Health Italia (Aim) – Cda convoca soci per deliberare su buy-back

Il CdA di Health Italia ha convocato per il prossimo 6 dicembre l’assemblea dei soci per deliberare in merito all’autorizzazione all’acquisto e alla disposizione di azioni proprie ordinarie da parte della società per il termine massimo di 18 mesi.

L’operazione rientra nell’ambito di un più ampio progetto di consolidamento del gruppo finalizzato ad una migliore efficienza, ad una maggiore efficacia ed alla riduzione dei costi.

L’autorizzazione verrà richiesta all’assemblea ordinaria per l’acquisto, anche in più tranche, di azioni ordinarie della società, fino ad un numero massimo che, tenuto conto delle azioni di volta in volta eventualmente detenute in portafoglio da Health Italia e dalle società controllate, non sia complessivamente superiore al 20% del capitale sociale atteso.

Ad oggi la società possiede 556 azioni proprie pari al 0,0029% del capitale.

Gli acquisiti potranno essere effettuati ad un prezzo non superiore del 20% e non inferiore del 20% rispetto al prezzo di riferimento dei titoli nel giorno di negoziazione precedente alla data di ogni operazione.

L’assemblea sarà anche chiamata a ratificare l’acquisto di azioni proprie avvenuto il 12 e 13 giugno scorsi oltre il termine di 18 mesi previsto dal programma di acquisto di azioni proprie approvato dall’assemblea dei soci il 4 novembre 2016. Gli acquisti sono stati effettuati al fine di dotare la società di azioni sufficienti per la distribuzione del dividendo.
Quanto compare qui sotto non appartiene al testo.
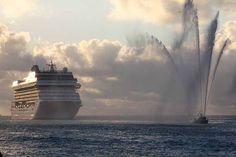 Maiden Call, a Miami, per Riviera, nuovo gioiello di Oceania Cruises! #crociere  http://dreamblog.it/2012/12/03/maiden-call-a-miami-per-riviera-la-nuova-luxury-ship-di-oceania-cruises/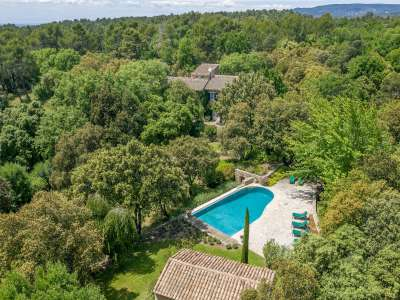 Image 10   6 bedroom house for sale with 4 hectares of land, Goult, Vaucluse , Luberon 216914
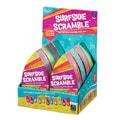 Educational Insights® Surfside Scramble Game, Grades 3+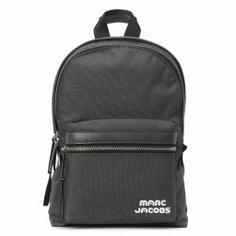 Рюкзак MARC JACOBS M0014031 темно-серый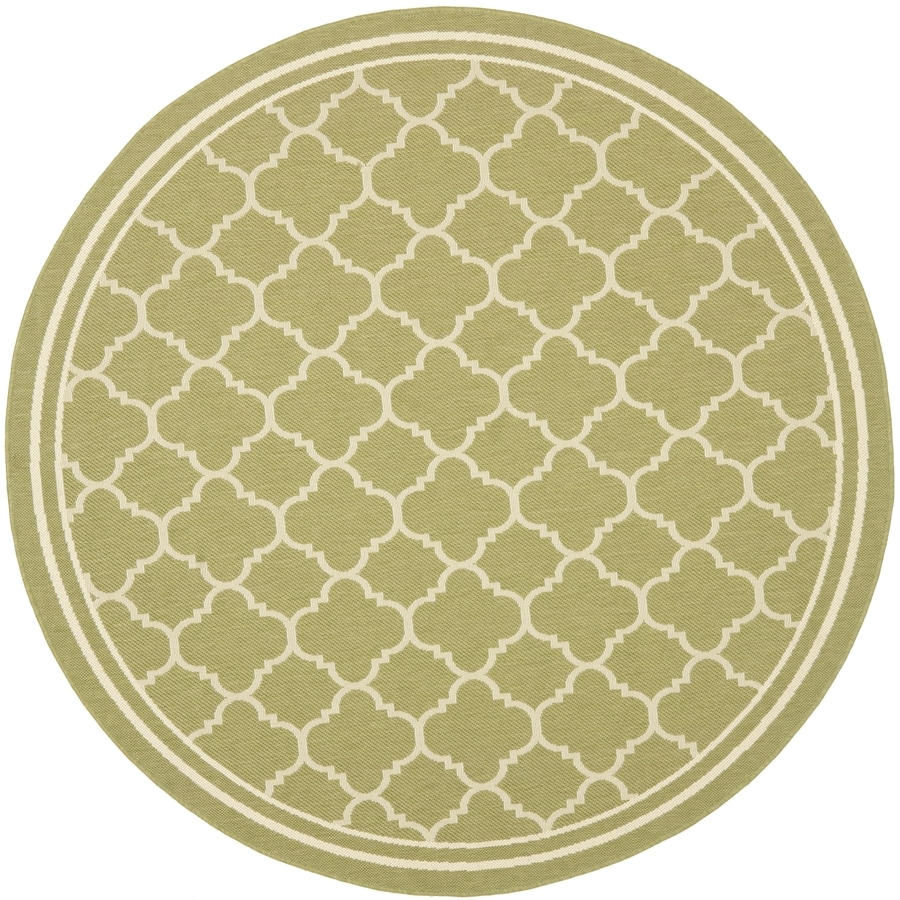 Safavieh Courtyard Green and Beige Round Indoor and Outdoor Machine-Made Area Rug (Common: 5 x 5; Actual: 63-in W x 63-in L x 0.33-ft Dia)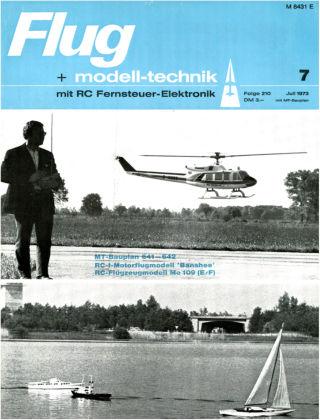 FMT - FLUGMODELL UND TECHNIK 07/1973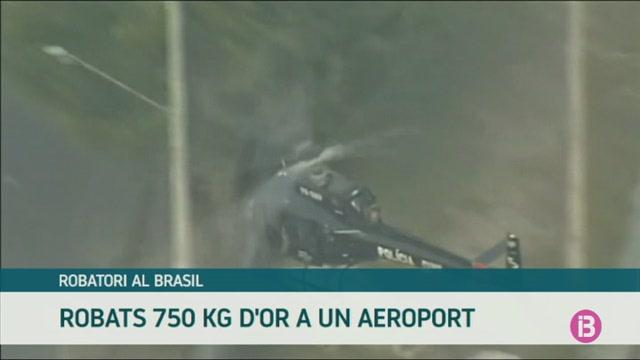 Roben+prop+d%27una+tona+d%27or+a+l%27aeroport+de+Sao+Paulo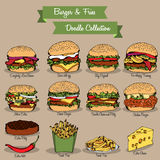 Burger and Fries Doodle Collection stock illustration
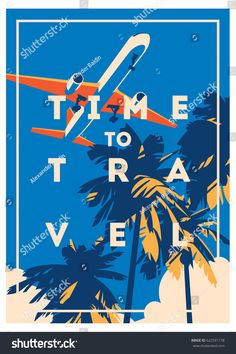 Find Time Travel Summer Holiday Poster stock images in HD and millions of other royalty-free stock photos, illustrations and vectors in the Shutterstock collection. Creative Flyer Design, Creative Flyers, Beach Illustration, Summer Poster, Beach Reading, First Novel, Time Travel, Summer Travel, Holiday Photos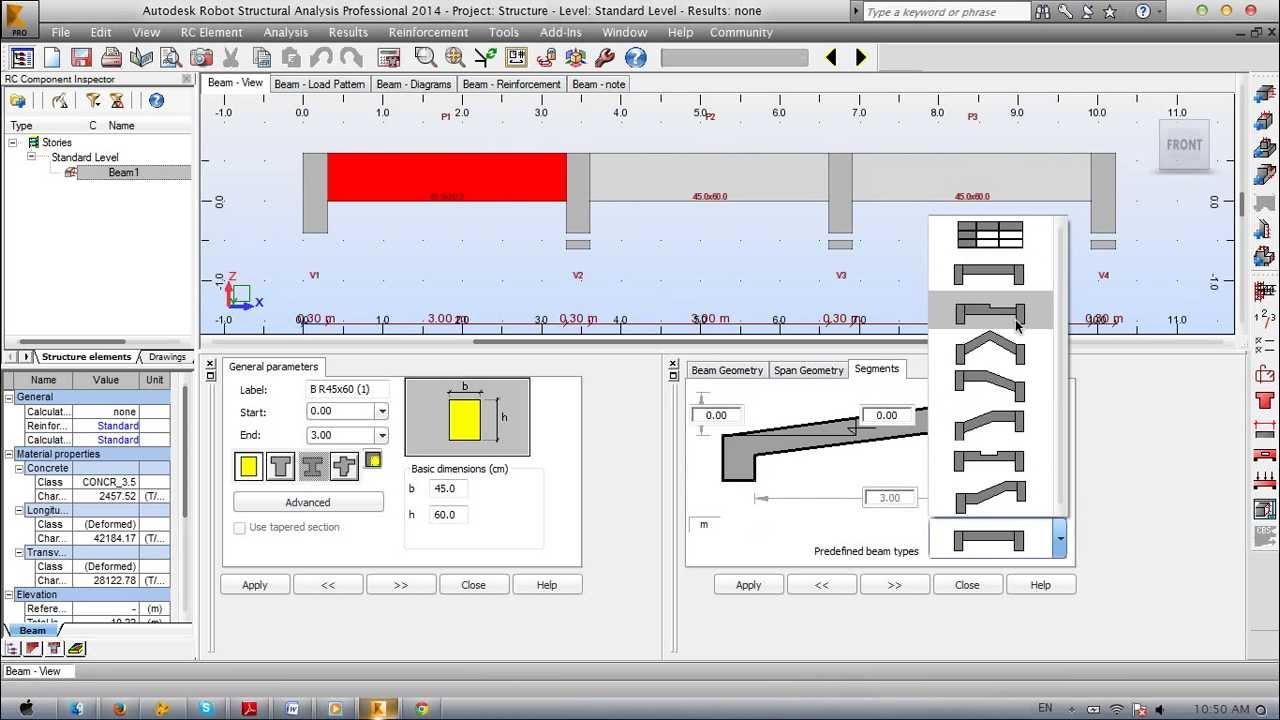 Reinforced Concrete Beam Design Robot Structural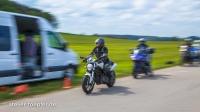 Motorrad Sicherheits Schule Alois Rausch Bremstraining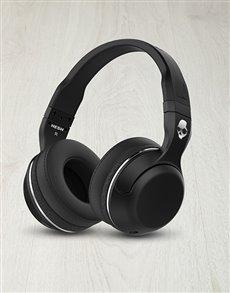 gifts: Skullcandy Hesh Wireless Headphones!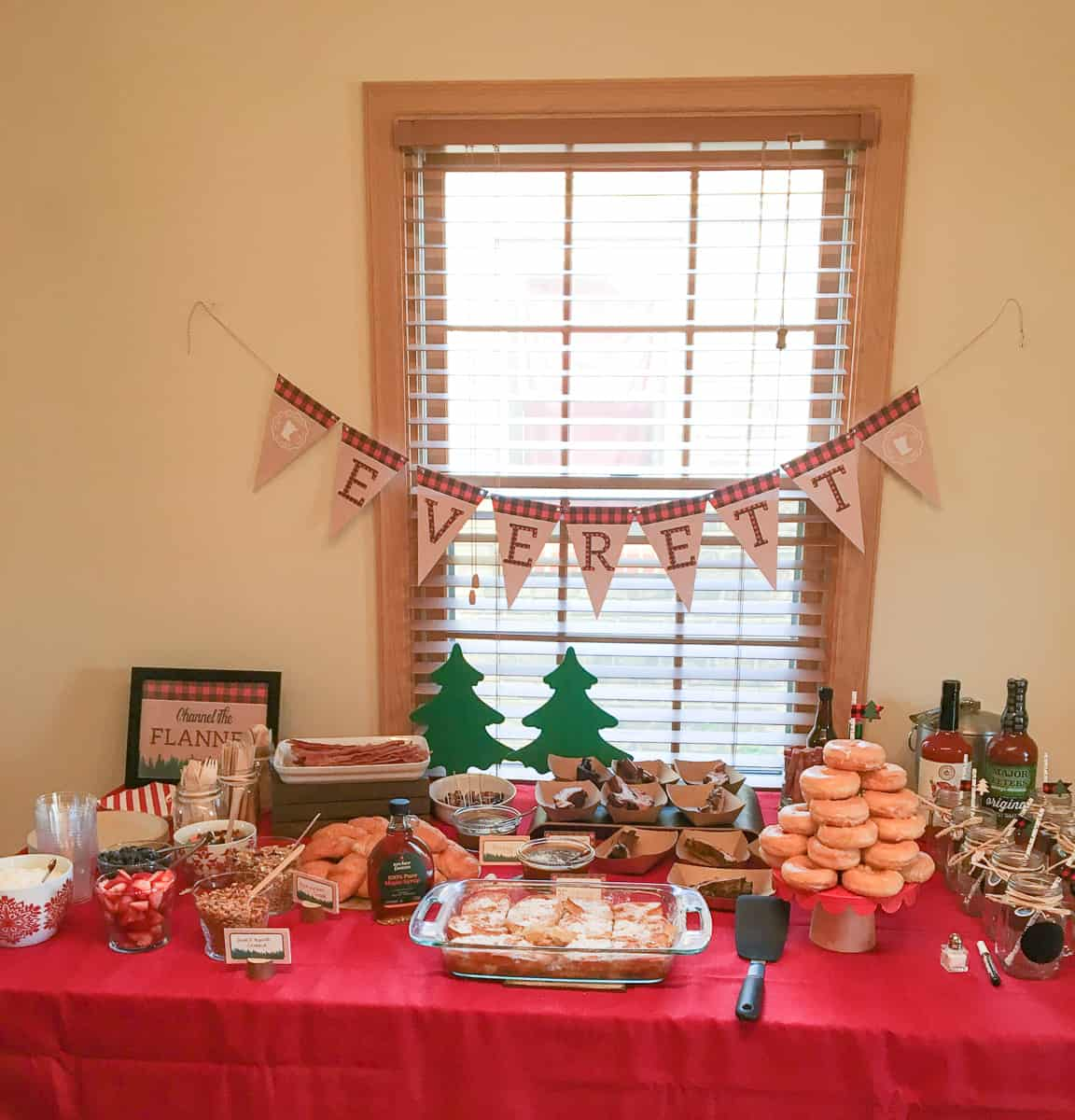 Lumberjack party brunch buffet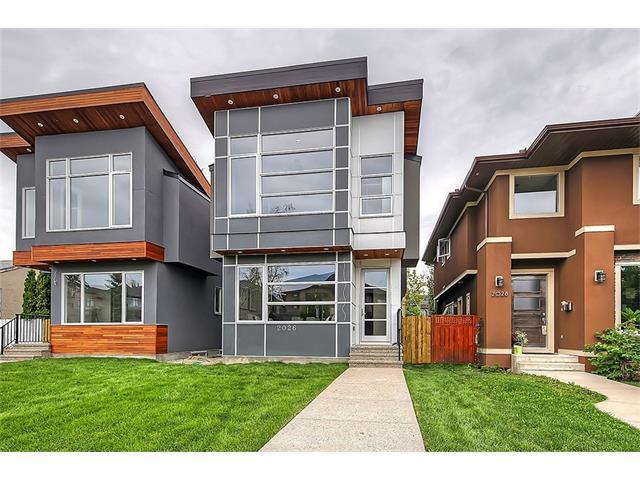 2026 32 Street SW, Calgary, AB T3E 2R3 (#C4134092) :: Tonkinson Real Estate Team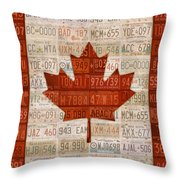 License Plate Art Flag Of Canada Throw Pillow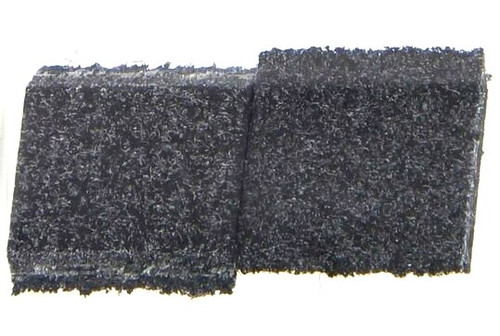 Bachmann 16999 Replacement Track Cleaner Pad, Fits Track Cleaning 50' Plug Door Box Car 160-16366 Series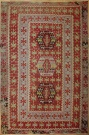 Beautiful Vintage Kilim Rug R8033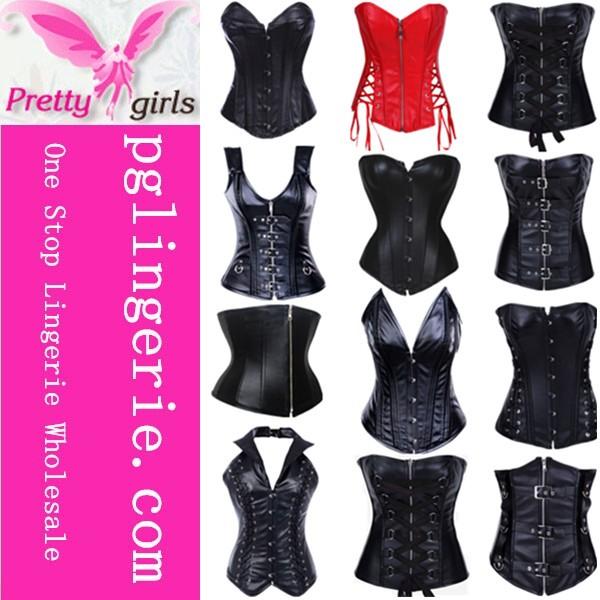 corset (2)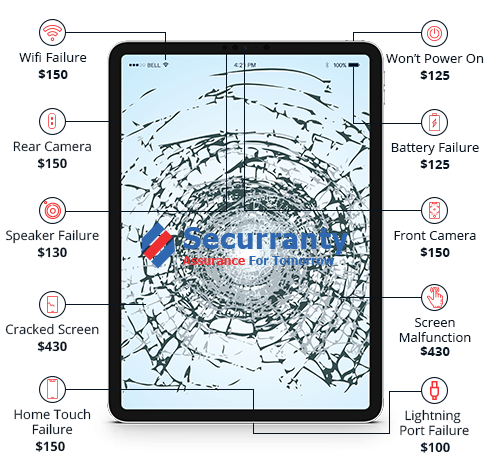 iPad Extended Warranty -  Accidental Damage Insurance  |Securranty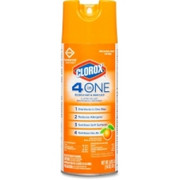 Clorox 4 in One Disinfectant Sanitizer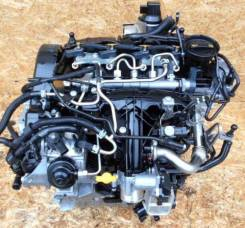 Двигатель Б/У Volkswagen Passat седан VII 2.0 TDI 4motion CFFB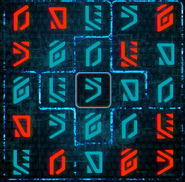 Sudoku Elaaden 1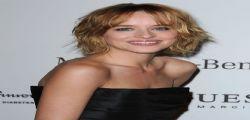 50 Sfumature di Grigio : Dakota Johnson e Charlie Hunnam saranno i protagonisti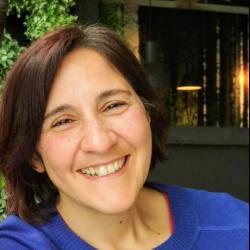 Andrea Gentil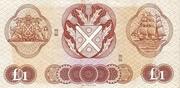 1 Pound (Bank of Scotland) – revers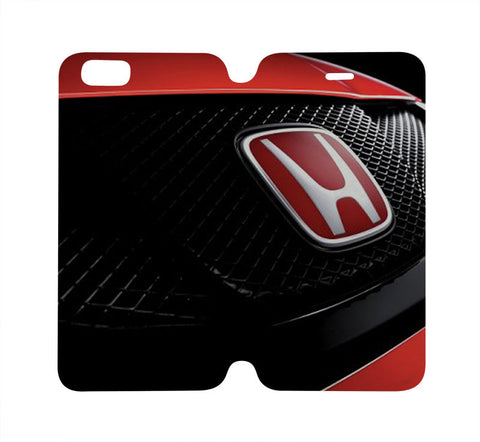 products/honda-logo-case-wallet-iphone-4-4s-5-5s-5c-6-plus-samsung-galaxy-s4-s5-s6-edge-note-3-4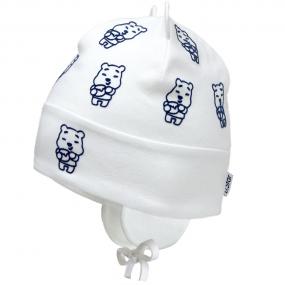 Деми шапка 2157 молоко (двойная с ушками) завязки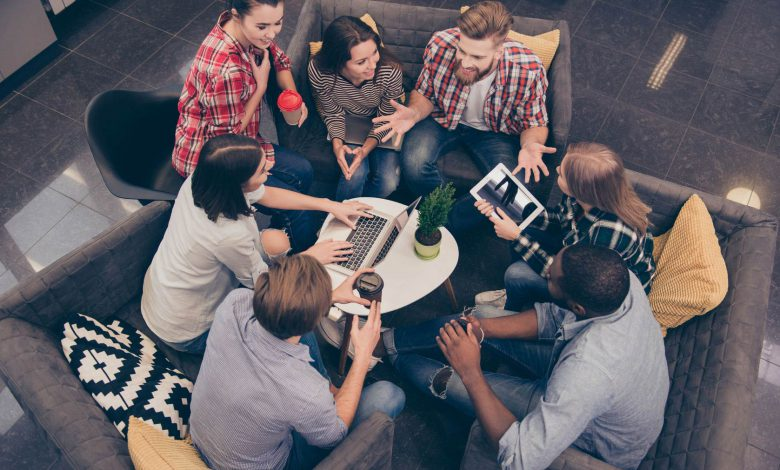 The Saavy Entrepreneur's Guide to Improving Company Culture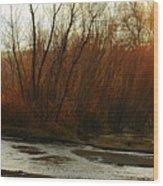 Stream Wood Print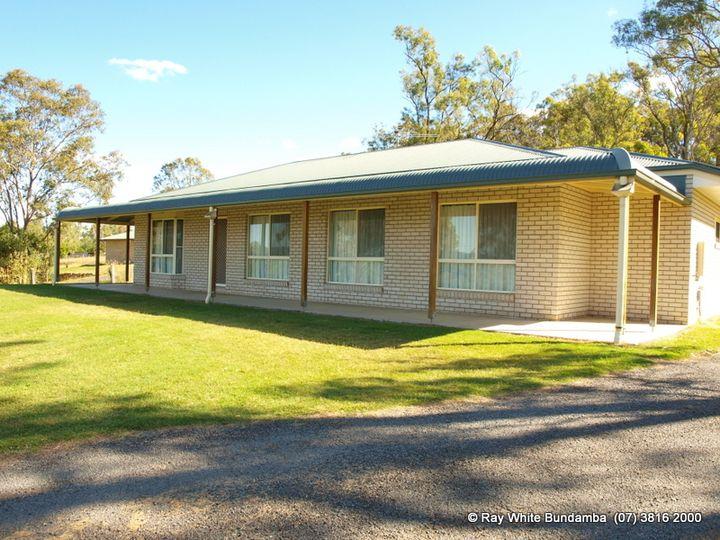 89 Australia II Drive, Kensington Grove, QLD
Le azioni proprie potranno essere utilizzate anche per acquisire fino al 100% di Re Health, attualmente controllata all’ 85,67%, per ottimizzare l’organizzazione delle attività del gruppo, anche mediante un processo di integrazione, riduzione dei costi e sviluppo di importanti sinergie esistenti tra le due realtà.

Infine l’assemblea sarà chiamata a deliberare in merito alla nomina di un ulteriore consigliere indipendente, proposto dal CdA, in Marco Lacchini, Pro Rettore delegato e Professore ordinario di economia aziendale dell’Università di Cassino, in ragione della notevole espansione realizzata da Health Italia che, come capogruppo, è chiamata oggi a coordinare un numero significativo di società controllate.

L’Ad Massimiliano Alfieri ha dichiarato “L’autorizzazione all’acquisto di azioni proprie, nell’ambito dei confini delineati dalla normativa vigente, costituisce un altro importante passo programmato al fine di mantenere l’elevata competitività del Gruppo sul mercato, raggiungere i target di crescita e generare importanti risultati nell’interesse di tutti gli azionisti”.